Challenge: Convert the records below into a JSON list of strings, with each line as its own string and blank lines omitted.

Stored records:
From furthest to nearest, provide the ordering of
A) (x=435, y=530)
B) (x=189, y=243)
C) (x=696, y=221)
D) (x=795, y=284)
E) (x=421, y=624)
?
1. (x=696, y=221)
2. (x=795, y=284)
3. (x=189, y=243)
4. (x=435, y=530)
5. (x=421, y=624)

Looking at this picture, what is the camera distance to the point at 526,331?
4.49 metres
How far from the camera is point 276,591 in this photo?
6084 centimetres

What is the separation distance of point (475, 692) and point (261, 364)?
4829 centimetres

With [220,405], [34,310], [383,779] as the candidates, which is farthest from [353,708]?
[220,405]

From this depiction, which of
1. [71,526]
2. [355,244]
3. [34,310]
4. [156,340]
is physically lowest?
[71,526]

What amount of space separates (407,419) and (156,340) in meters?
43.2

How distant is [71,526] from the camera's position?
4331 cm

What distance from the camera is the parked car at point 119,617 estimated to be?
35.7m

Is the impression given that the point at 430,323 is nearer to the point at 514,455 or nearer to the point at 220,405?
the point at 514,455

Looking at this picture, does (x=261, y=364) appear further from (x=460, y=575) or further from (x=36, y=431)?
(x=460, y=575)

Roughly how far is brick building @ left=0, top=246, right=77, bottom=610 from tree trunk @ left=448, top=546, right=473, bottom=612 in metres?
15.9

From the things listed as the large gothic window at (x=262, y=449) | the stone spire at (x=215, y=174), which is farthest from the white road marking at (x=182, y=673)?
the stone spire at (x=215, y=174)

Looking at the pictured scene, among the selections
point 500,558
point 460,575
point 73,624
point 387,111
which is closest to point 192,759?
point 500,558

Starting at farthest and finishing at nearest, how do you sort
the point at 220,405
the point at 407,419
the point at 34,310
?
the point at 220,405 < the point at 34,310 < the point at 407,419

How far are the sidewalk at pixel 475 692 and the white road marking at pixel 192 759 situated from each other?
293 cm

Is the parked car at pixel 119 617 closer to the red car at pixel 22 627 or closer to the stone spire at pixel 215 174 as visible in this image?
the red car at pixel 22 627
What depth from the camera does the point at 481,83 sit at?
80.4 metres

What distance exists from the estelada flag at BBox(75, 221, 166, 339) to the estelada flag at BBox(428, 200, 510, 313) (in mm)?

Answer below:
[
  "From furthest to nearest, provide the ordering of",
  "A) (x=435, y=530)",
  "B) (x=189, y=243)",
  "C) (x=696, y=221)",
  "D) (x=795, y=284)",
  "E) (x=421, y=624)",
  "?",
  "1. (x=696, y=221)",
  "2. (x=795, y=284)",
  "3. (x=189, y=243)",
  "4. (x=435, y=530)",
  "5. (x=421, y=624)",
  "Looking at this picture, what is the camera distance to the point at 526,331?",
  "4.49 metres",
  "How far from the camera is point 276,591 in this photo?",
  "6084 centimetres",
  "What is the separation distance of point (475, 692) and point (261, 364)?",
  "4829 centimetres",
  "With [220,405], [34,310], [383,779] as the candidates, which is farthest from [353,708]?",
  "[220,405]",
  "From this depiction, which of",
  "1. [71,526]",
  "2. [355,244]",
  "3. [34,310]",
  "4. [156,340]",
  "is physically lowest?",
  "[71,526]",
  "What amount of space separates (407,419) and (156,340) in meters?",
  "43.2",
  "How distant is [71,526] from the camera's position?",
  "4331 cm",
  "What distance from the camera is the parked car at point 119,617 estimated to be?",
  "35.7m",
  "Is the impression given that the point at 430,323 is nearer to the point at 514,455 or nearer to the point at 220,405?",
  "the point at 514,455",
  "Looking at this picture, does (x=261, y=364) appear further from (x=460, y=575) or further from (x=36, y=431)?",
  "(x=460, y=575)",
  "Roughly how far is brick building @ left=0, top=246, right=77, bottom=610 from tree trunk @ left=448, top=546, right=473, bottom=612 in metres?",
  "15.9",
  "From the things listed as the large gothic window at (x=262, y=449) | the stone spire at (x=215, y=174), which is farthest from the white road marking at (x=182, y=673)?",
  "the stone spire at (x=215, y=174)",
  "Looking at the pictured scene, among the selections",
  "point 500,558",
  "point 460,575",
  "point 73,624",
  "point 387,111",
  "which is closest to point 192,759?",
  "point 500,558",
  "Starting at farthest and finishing at nearest, how do you sort",
  "the point at 220,405",
  "the point at 407,419",
  "the point at 34,310",
  "?",
  "the point at 220,405 < the point at 34,310 < the point at 407,419",
  "How far are the sidewalk at pixel 475 692 and the white road marking at pixel 192 759 situated from each other?",
  "293 cm",
  "Is the parked car at pixel 119 617 closer to the red car at pixel 22 627 or closer to the stone spire at pixel 215 174 as visible in this image?",
  "the red car at pixel 22 627",
  "What depth from the camera does the point at 481,83 sit at?",
  "80.4 metres",
  "What distance exists from the estelada flag at BBox(75, 221, 166, 339) to the estelada flag at BBox(428, 200, 510, 313) (in mm)?"
]